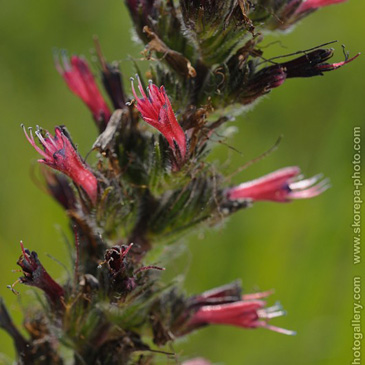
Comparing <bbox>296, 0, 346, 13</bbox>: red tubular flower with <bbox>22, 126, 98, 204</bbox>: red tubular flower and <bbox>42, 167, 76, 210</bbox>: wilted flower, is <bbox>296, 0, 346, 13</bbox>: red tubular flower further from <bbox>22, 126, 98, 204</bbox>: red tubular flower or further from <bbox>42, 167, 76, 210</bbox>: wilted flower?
<bbox>42, 167, 76, 210</bbox>: wilted flower

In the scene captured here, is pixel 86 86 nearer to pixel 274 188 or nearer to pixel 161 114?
pixel 161 114

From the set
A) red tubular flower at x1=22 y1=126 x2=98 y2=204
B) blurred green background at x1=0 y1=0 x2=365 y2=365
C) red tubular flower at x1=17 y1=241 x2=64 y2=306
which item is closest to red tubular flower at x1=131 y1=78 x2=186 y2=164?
red tubular flower at x1=22 y1=126 x2=98 y2=204

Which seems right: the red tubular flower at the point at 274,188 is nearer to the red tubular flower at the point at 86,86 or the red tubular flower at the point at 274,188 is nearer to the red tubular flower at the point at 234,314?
the red tubular flower at the point at 234,314

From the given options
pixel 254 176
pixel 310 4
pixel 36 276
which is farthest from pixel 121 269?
pixel 254 176

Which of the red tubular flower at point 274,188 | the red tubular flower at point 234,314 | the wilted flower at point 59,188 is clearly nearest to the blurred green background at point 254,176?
the red tubular flower at point 274,188

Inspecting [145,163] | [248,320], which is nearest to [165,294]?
[248,320]

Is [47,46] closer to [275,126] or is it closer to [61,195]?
[275,126]
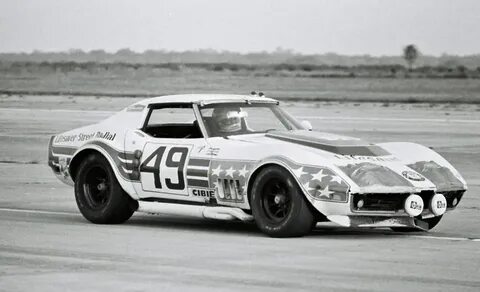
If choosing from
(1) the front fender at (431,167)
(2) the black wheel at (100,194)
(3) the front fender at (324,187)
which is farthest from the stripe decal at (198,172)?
(1) the front fender at (431,167)

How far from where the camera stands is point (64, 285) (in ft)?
27.9

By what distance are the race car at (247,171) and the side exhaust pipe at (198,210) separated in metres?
0.01

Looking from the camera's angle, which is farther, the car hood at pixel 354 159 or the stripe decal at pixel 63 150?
the stripe decal at pixel 63 150

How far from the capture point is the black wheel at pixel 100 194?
39.8 feet

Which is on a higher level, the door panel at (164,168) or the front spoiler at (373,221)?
the door panel at (164,168)

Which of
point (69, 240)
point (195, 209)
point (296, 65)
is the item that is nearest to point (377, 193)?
point (195, 209)

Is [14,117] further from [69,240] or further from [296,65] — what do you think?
[296,65]

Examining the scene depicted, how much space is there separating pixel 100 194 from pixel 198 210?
137 centimetres

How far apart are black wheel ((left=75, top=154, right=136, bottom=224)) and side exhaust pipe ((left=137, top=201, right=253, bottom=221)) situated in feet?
Answer: 0.63

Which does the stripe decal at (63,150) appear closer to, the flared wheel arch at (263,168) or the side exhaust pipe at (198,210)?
the side exhaust pipe at (198,210)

+ + + + +

In the lines from the one holding "Looking from the" through the last line above, inclusive, change "black wheel" to "dark wheel". Give back only those lines, with everything else unchanged.

> EXPECTED ANSWER:
Looking from the camera's angle, which is farther, the car hood at pixel 354 159 or the stripe decal at pixel 63 150?
the stripe decal at pixel 63 150

How far from the capture point is the dark wheel at pixel 100 194?
39.8 feet

Which is on a higher level, the door panel at (164,168) or the front spoiler at (373,221)?
the door panel at (164,168)

Which of
point (69, 240)
point (195, 209)
point (296, 65)
is the item that is nearest to point (377, 193)?
point (195, 209)

Is [14,117] further from [69,240] or further from [296,65] — what do you think?
[296,65]

Examining the scene depicted, how much space is there separating pixel 100 194 from pixel 198 210?
137 centimetres

How far apart are dark wheel ((left=75, top=154, right=136, bottom=224)) and side exhaust pipe ((left=137, top=201, right=253, bottom=221)) situated in feet?
Answer: 0.63

Which does the stripe decal at (63,150) appear closer to, the flared wheel arch at (263,168) or the side exhaust pipe at (198,210)?
the side exhaust pipe at (198,210)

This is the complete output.